(Items listed in a dataset)

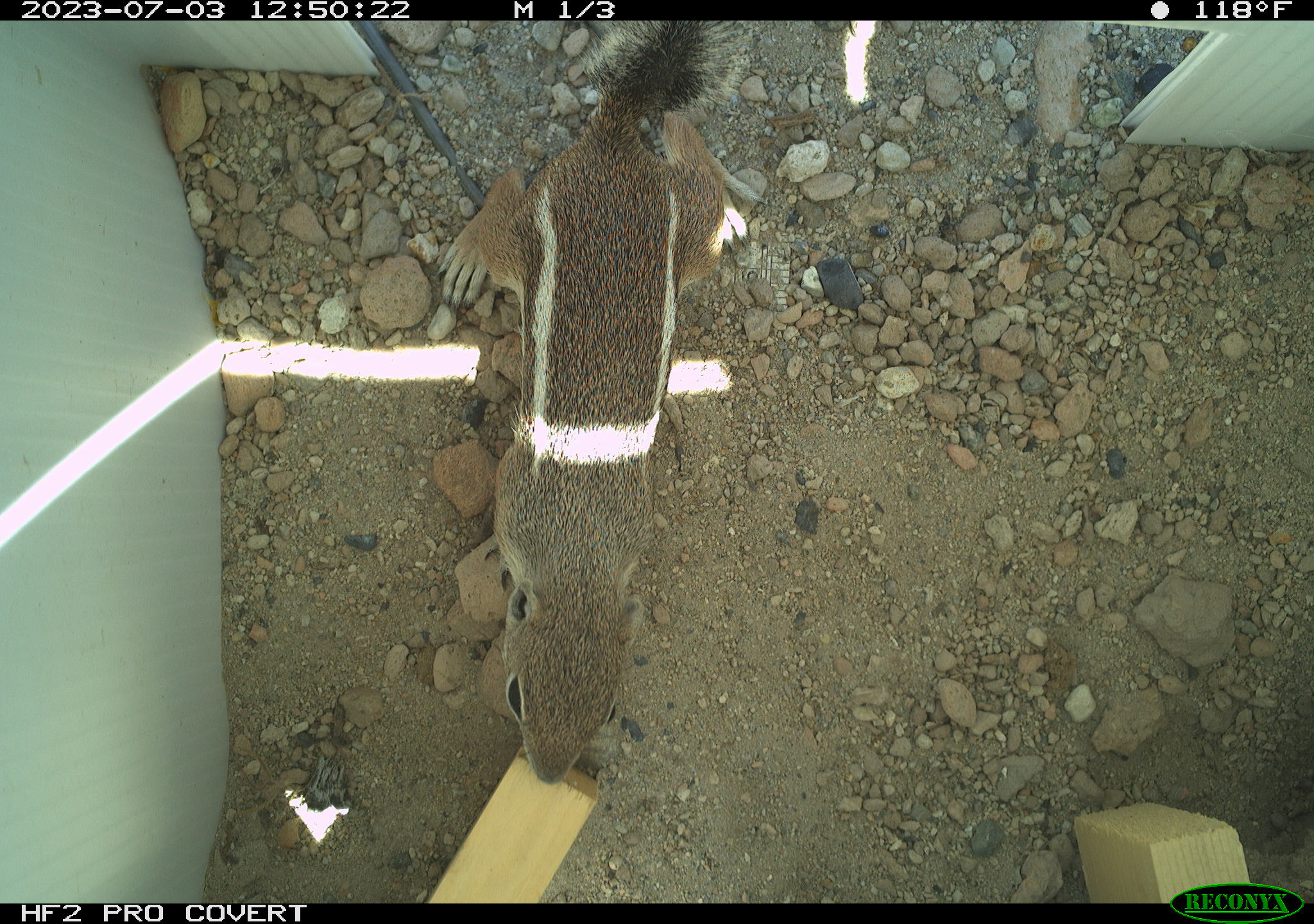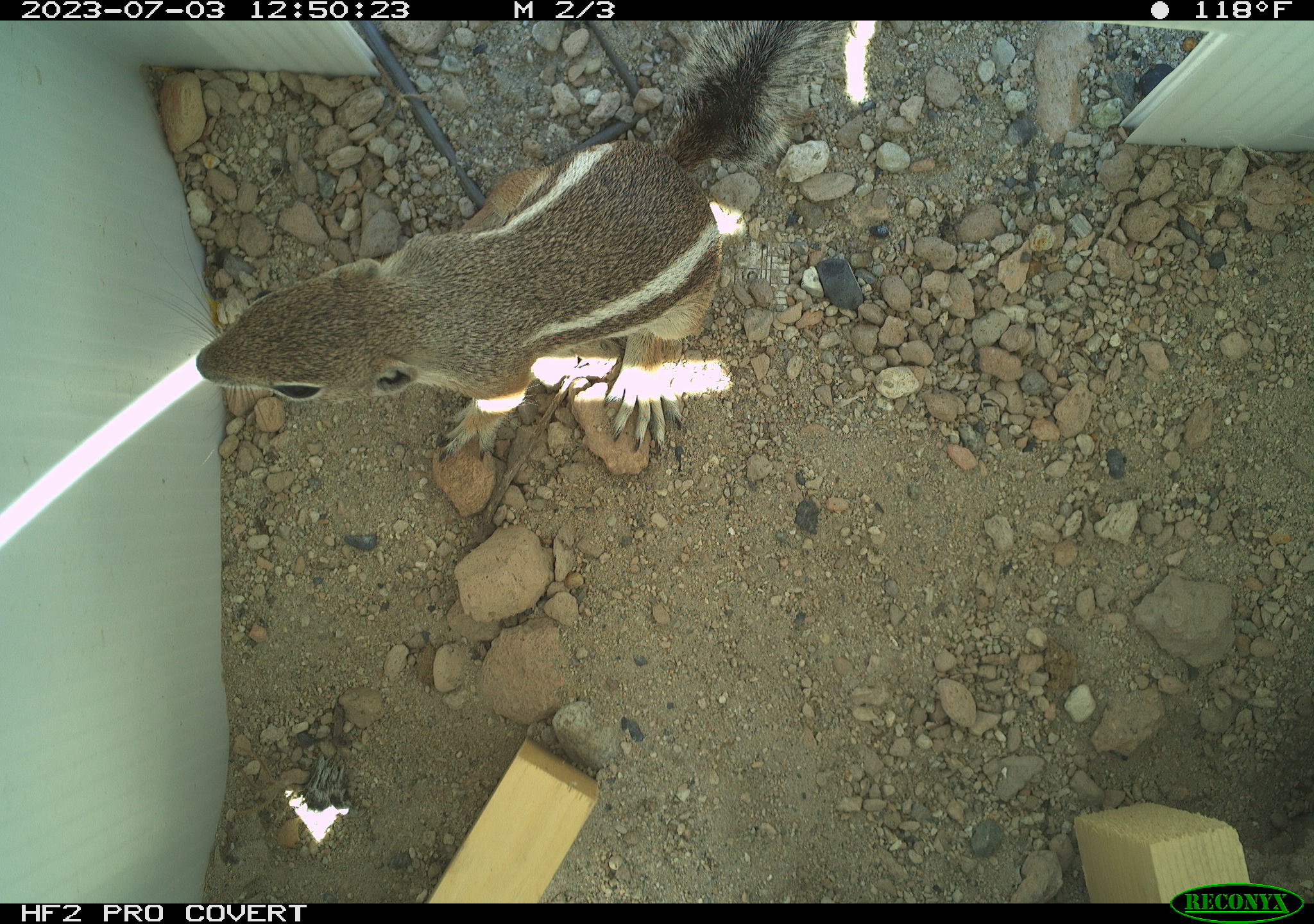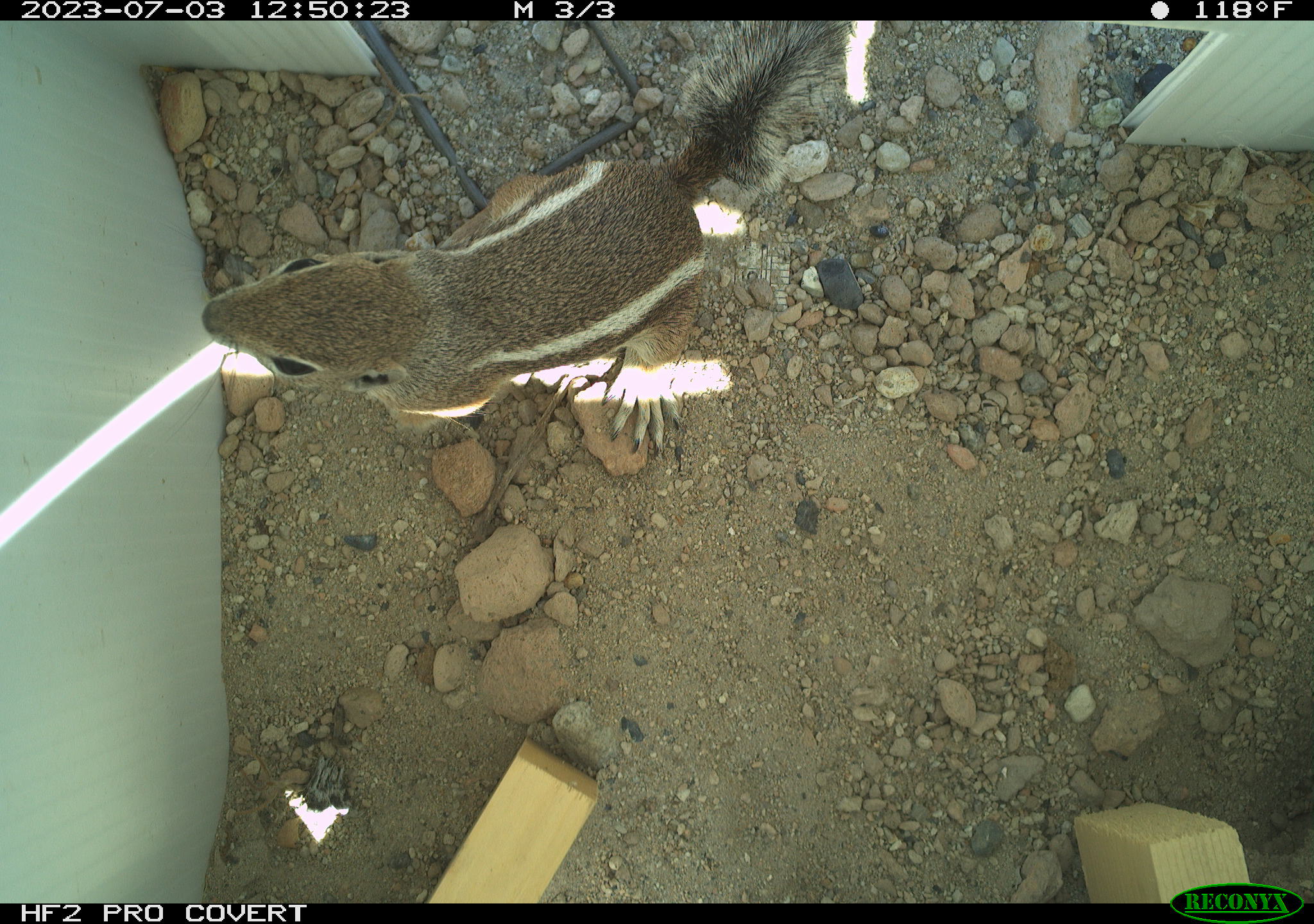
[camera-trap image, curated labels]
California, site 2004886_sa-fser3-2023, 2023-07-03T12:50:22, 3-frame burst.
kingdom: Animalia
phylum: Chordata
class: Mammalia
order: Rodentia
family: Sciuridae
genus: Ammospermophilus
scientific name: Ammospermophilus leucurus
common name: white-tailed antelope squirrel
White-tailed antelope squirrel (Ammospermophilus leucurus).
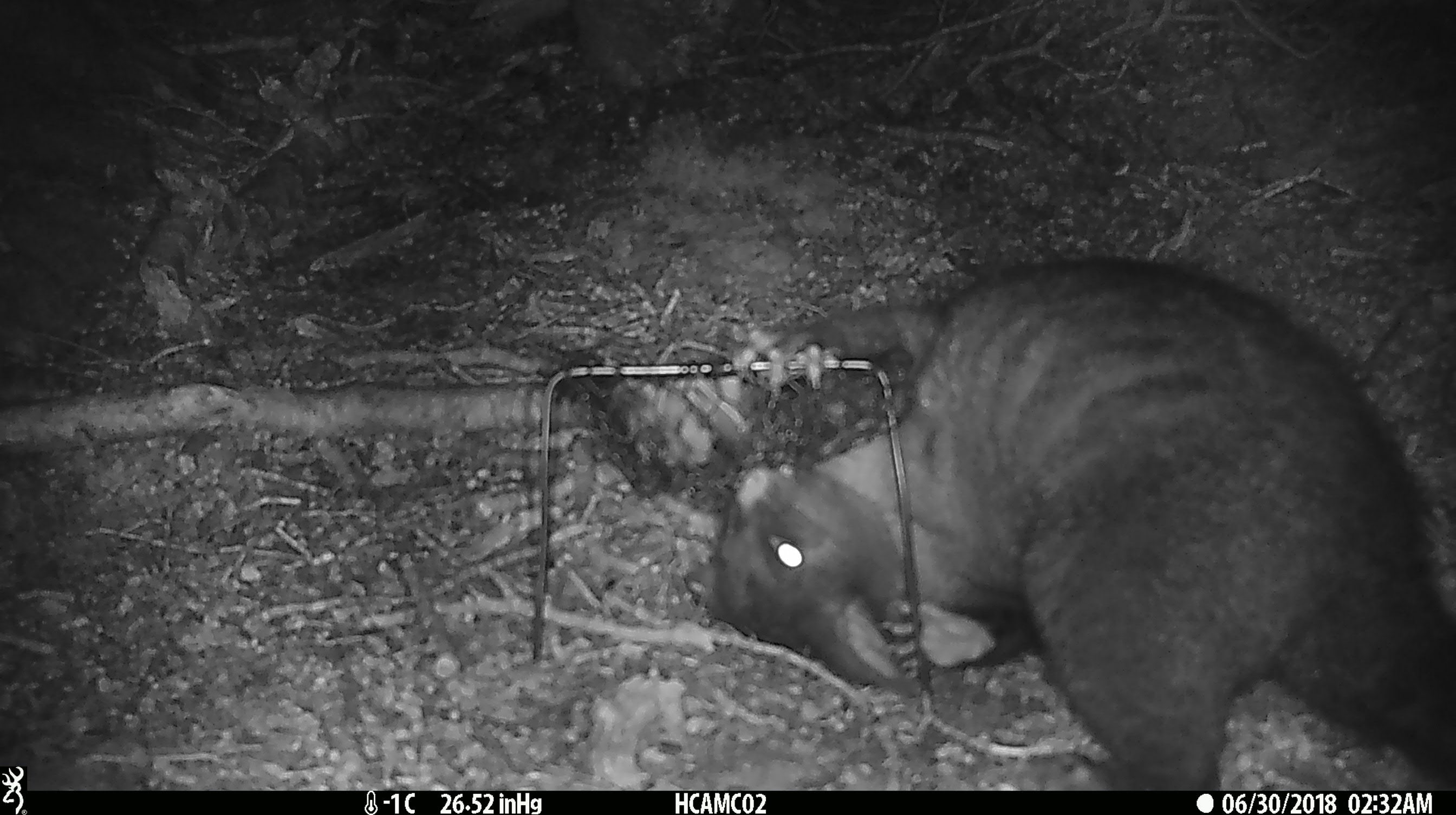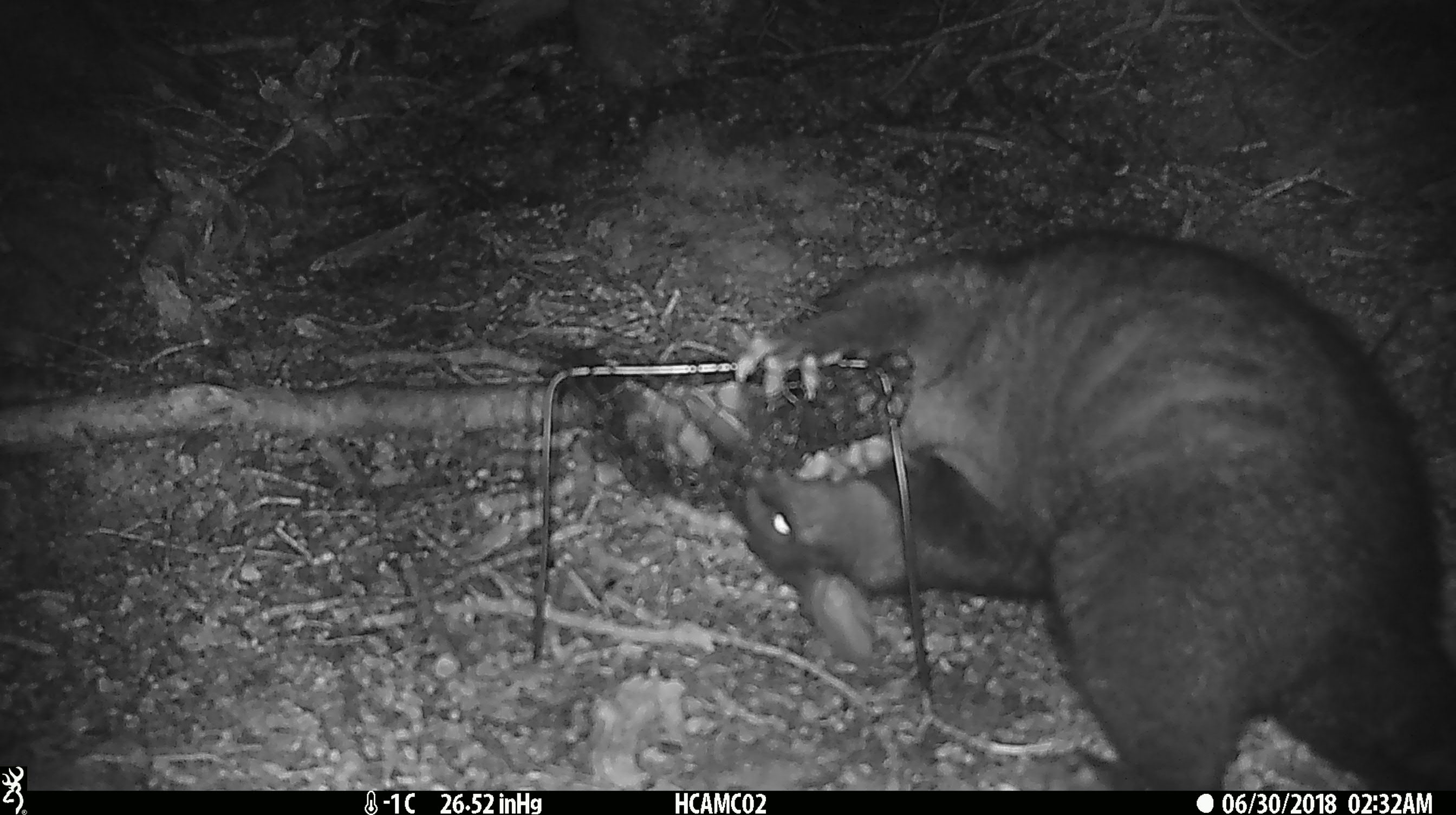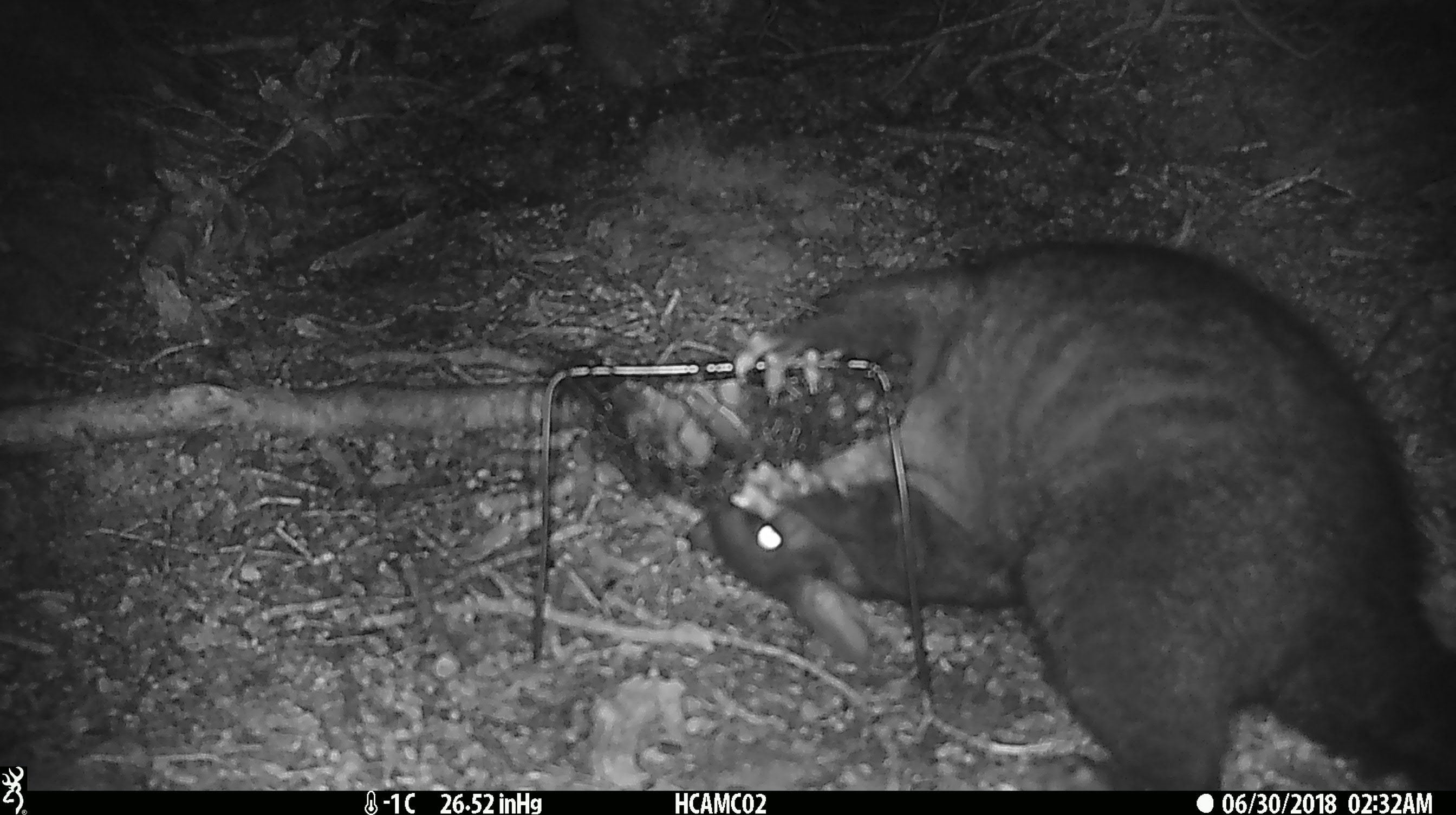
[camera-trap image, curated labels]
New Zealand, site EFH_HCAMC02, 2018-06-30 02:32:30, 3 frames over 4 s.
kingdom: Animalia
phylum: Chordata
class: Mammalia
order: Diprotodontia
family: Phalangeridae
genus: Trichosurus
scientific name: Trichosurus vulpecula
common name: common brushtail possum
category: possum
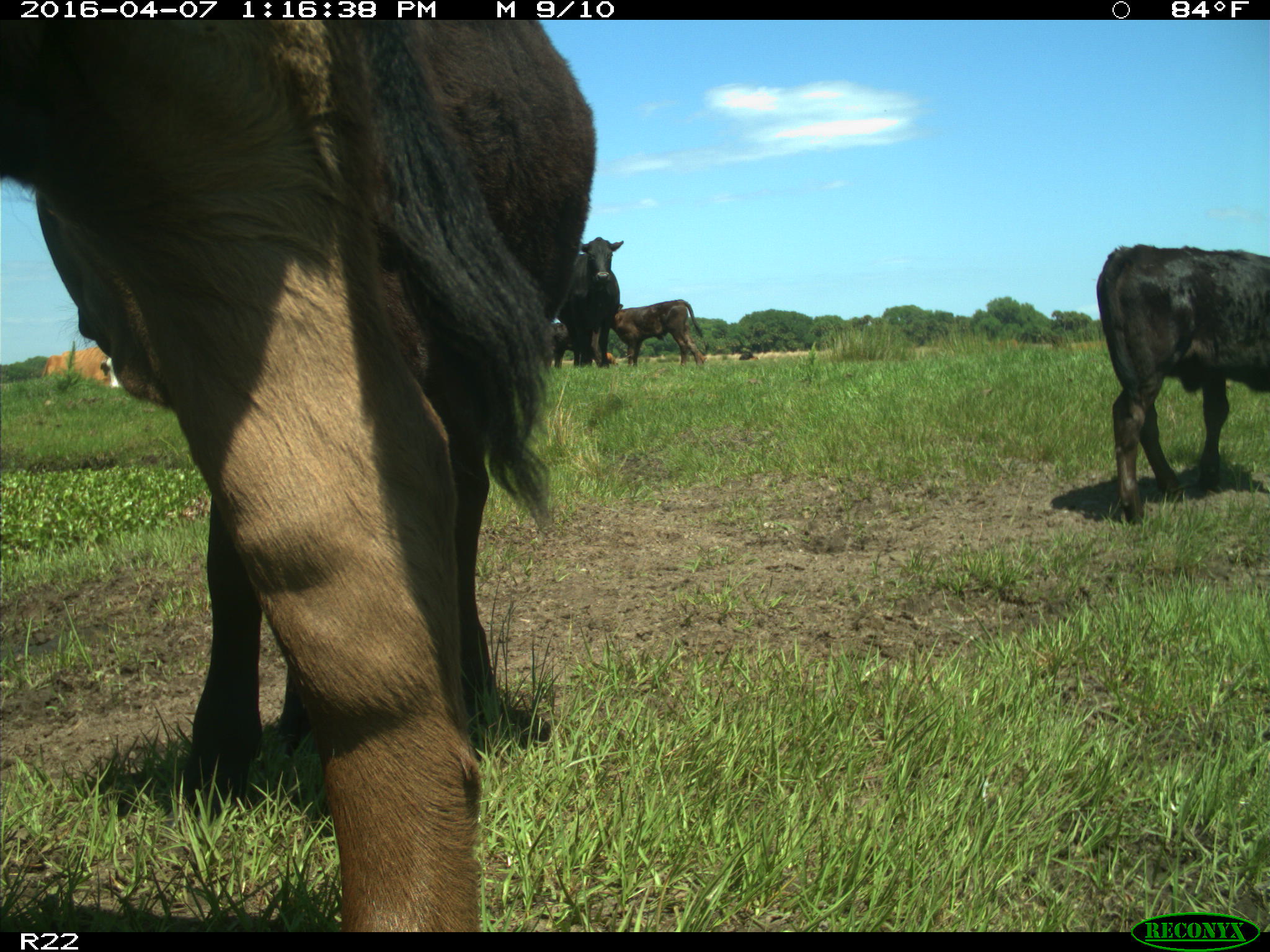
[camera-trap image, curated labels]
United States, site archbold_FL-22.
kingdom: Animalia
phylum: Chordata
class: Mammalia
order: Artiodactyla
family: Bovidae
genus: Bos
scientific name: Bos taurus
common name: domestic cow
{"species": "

> _Your goal_:
The lines above from the one containing "2023-07-03T12:50:22, 3-frame burst." through the one containing "scientific name: Ammospermophilus leucurus" are to be set down exactly, and no others.

> _Response_:
California, site 2004886_sa-fser3-2023, 2023-07-03T12:50:22, 3-frame burst.
kingdom: Animalia
phylum: Chordata
class: Mammalia
order: Rodentia
family: Sciuridae
genus: Ammospermophilus
scientific name: Ammospermophilus leucurus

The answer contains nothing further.